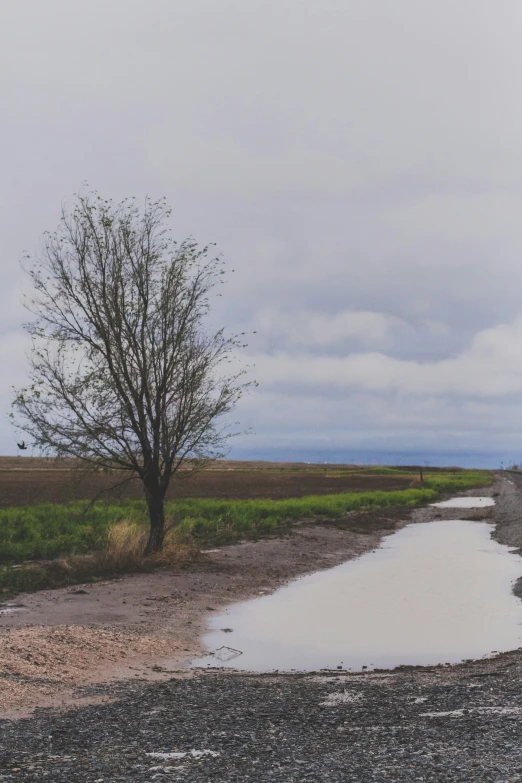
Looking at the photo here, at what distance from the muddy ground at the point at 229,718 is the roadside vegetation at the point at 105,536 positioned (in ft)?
15.3

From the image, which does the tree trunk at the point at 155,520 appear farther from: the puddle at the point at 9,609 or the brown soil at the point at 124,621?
the puddle at the point at 9,609

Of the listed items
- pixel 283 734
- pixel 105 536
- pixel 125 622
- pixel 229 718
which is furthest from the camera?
pixel 105 536

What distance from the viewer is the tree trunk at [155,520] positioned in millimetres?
20422

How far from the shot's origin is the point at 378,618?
49.4ft

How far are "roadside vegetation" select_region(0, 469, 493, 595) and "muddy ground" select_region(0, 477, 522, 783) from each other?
4.66m

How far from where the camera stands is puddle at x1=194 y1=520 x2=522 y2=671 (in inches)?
471

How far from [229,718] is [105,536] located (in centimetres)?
1506

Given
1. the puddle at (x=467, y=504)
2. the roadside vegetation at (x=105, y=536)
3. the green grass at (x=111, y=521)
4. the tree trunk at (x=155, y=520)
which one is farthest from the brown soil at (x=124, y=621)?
the puddle at (x=467, y=504)

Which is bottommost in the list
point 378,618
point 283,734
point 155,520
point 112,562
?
point 378,618

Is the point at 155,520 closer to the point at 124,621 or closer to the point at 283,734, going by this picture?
the point at 124,621

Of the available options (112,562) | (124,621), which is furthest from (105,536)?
(124,621)

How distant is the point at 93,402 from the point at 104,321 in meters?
2.11

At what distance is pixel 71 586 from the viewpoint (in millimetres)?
17312

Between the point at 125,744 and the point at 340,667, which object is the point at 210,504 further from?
the point at 125,744
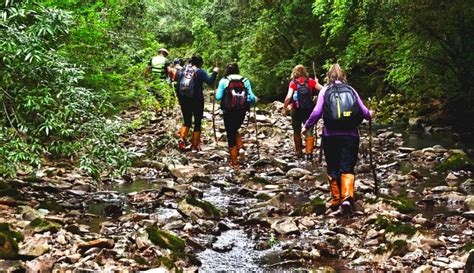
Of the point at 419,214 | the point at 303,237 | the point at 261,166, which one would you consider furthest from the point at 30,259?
the point at 261,166

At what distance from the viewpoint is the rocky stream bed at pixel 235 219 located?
5164 mm

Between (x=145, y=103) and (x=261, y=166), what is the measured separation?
3084 mm

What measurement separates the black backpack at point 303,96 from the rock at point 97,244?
6.69 metres

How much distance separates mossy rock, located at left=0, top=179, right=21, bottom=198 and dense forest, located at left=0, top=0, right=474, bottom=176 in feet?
1.04

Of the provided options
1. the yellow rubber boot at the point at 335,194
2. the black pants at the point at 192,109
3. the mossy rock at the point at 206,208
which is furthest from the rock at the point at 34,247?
the black pants at the point at 192,109

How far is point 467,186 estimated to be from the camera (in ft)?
28.2

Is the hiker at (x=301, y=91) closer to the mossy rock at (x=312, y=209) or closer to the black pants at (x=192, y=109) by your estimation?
the black pants at (x=192, y=109)

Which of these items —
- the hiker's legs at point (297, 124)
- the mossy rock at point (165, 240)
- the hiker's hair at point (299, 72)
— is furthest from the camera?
the hiker's legs at point (297, 124)

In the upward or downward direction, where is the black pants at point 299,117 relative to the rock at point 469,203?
upward

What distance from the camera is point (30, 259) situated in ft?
16.1

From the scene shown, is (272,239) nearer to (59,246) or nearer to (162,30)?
(59,246)

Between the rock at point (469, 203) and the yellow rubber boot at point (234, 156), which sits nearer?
the rock at point (469, 203)

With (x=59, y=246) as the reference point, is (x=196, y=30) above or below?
above

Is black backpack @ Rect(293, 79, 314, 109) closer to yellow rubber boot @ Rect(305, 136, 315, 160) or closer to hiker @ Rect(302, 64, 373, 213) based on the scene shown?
yellow rubber boot @ Rect(305, 136, 315, 160)
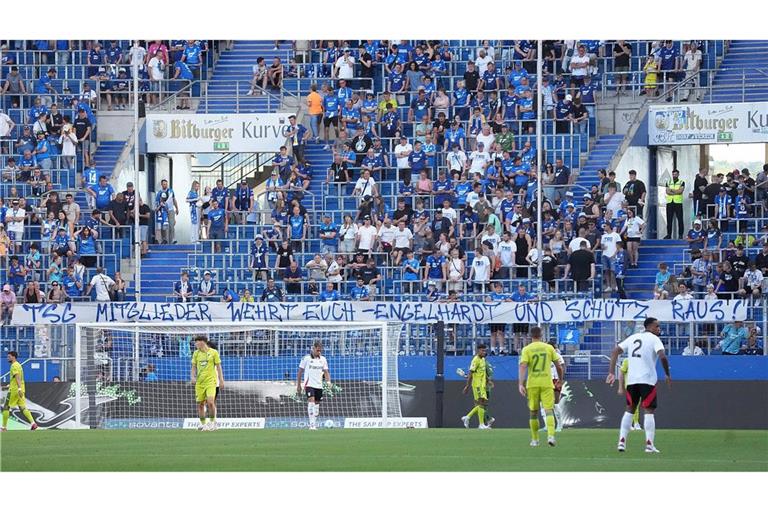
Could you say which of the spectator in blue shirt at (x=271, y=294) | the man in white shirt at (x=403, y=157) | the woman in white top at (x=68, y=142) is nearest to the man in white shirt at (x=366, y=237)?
the man in white shirt at (x=403, y=157)

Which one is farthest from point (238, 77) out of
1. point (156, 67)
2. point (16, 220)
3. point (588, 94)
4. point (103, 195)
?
point (588, 94)

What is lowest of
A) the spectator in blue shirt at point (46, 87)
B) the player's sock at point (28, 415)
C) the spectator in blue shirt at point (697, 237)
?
the player's sock at point (28, 415)

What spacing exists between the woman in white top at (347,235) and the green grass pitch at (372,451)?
9540 millimetres

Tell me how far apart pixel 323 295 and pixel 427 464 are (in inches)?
527

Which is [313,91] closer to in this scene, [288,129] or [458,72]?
[288,129]

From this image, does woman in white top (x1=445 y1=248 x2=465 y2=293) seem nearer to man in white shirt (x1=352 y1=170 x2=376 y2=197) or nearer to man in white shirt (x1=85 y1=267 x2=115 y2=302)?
man in white shirt (x1=352 y1=170 x2=376 y2=197)

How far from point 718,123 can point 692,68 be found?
1980mm

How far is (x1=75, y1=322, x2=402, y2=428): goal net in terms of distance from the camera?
2859 centimetres

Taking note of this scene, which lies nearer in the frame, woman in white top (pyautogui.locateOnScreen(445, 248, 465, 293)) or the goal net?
the goal net

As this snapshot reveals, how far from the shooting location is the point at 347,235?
33625 millimetres

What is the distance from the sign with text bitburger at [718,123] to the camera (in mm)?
34219

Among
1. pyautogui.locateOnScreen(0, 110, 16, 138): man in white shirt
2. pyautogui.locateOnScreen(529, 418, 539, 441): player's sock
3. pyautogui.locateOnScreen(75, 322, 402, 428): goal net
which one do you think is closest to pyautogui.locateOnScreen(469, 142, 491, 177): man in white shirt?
pyautogui.locateOnScreen(75, 322, 402, 428): goal net

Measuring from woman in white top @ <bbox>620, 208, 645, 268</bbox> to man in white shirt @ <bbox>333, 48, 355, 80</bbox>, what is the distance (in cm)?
790

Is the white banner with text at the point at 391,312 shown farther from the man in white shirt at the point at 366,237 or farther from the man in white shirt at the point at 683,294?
the man in white shirt at the point at 366,237
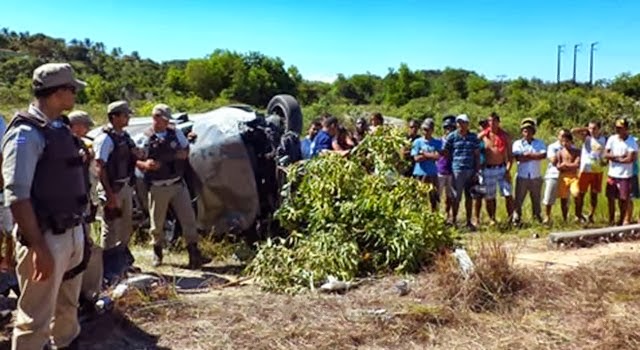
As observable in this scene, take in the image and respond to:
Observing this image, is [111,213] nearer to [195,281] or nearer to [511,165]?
[195,281]

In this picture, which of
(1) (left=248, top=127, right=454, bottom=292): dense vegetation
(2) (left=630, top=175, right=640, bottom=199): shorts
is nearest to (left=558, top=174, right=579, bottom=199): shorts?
(2) (left=630, top=175, right=640, bottom=199): shorts

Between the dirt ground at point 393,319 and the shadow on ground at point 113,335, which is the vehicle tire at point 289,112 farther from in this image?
the shadow on ground at point 113,335

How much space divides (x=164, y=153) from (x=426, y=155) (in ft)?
12.0

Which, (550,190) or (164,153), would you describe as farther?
(550,190)

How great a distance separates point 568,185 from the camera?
9477 mm

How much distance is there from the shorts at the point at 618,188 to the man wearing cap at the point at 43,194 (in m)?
7.17

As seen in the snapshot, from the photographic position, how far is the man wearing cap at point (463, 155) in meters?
9.16

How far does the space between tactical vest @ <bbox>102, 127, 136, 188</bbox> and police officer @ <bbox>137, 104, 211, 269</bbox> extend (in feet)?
1.64

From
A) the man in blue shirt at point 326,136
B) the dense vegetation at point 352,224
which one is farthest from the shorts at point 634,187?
the man in blue shirt at point 326,136

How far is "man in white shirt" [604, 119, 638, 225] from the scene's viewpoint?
8977 mm

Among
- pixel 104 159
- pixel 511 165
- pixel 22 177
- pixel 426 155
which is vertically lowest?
pixel 511 165

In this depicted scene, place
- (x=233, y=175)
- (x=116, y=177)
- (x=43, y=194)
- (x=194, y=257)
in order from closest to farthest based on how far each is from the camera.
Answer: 1. (x=43, y=194)
2. (x=116, y=177)
3. (x=194, y=257)
4. (x=233, y=175)

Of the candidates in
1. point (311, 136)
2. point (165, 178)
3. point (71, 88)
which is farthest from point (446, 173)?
point (71, 88)

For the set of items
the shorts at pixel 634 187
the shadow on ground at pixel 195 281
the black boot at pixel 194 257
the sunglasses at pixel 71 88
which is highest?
the sunglasses at pixel 71 88
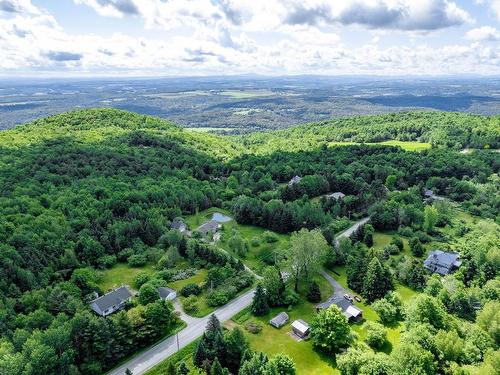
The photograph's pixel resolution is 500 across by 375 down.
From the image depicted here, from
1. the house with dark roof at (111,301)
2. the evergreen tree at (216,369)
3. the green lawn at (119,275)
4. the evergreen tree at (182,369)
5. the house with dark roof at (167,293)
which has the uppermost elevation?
the evergreen tree at (216,369)

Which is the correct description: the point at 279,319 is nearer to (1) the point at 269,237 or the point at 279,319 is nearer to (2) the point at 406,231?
(1) the point at 269,237

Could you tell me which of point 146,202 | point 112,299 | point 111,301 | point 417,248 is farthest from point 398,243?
point 146,202

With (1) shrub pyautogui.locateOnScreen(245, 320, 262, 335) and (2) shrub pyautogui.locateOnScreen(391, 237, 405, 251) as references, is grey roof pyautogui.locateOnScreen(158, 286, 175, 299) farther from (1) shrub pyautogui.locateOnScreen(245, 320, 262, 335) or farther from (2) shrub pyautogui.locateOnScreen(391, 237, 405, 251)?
(2) shrub pyautogui.locateOnScreen(391, 237, 405, 251)

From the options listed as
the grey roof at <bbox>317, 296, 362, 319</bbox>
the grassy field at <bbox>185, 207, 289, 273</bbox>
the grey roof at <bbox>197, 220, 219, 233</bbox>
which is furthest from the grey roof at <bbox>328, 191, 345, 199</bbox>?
the grey roof at <bbox>317, 296, 362, 319</bbox>

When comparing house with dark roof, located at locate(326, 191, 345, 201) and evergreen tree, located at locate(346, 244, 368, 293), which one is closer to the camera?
evergreen tree, located at locate(346, 244, 368, 293)

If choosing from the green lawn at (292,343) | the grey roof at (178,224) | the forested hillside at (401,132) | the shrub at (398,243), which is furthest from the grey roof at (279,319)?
the forested hillside at (401,132)

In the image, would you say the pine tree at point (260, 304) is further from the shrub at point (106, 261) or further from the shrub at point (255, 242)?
the shrub at point (106, 261)

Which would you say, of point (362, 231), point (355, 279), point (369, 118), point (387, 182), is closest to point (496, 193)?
point (387, 182)
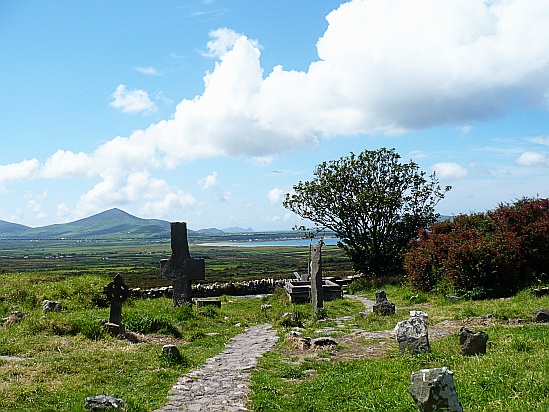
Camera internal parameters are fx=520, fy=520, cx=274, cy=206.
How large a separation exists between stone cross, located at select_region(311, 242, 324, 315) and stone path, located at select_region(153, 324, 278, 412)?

============================================================

**INSTRUCTIONS FOR THE TASK**. Without any pictures, write out the lines running from the one containing "When comparing house" through the end of the listing above, both included, exactly as given.

**TASK RESULT**.
When comparing house with dark roof, located at locate(326, 191, 345, 201) and evergreen tree, located at locate(346, 244, 368, 293), which one is closer to the camera?
evergreen tree, located at locate(346, 244, 368, 293)

If choosing from the green lawn at (292,343) | the grey roof at (178,224) | the forested hillside at (401,132) | the shrub at (398,243), which is furthest from the grey roof at (279,319)?
the forested hillside at (401,132)

In the image, would you say the pine tree at point (260, 304) is further from the shrub at point (106, 261) or further from the shrub at point (255, 242)?
the shrub at point (106, 261)

Which would you say, of point (362, 231), point (355, 279), point (369, 118), point (387, 182), is closest to point (496, 193)?
point (387, 182)
Camera internal parameters are fx=520, fy=520, cx=274, cy=206.
How large a separation exists between stone cross, located at select_region(311, 242, 324, 315) and stone path, located at select_region(153, 324, 278, 412)?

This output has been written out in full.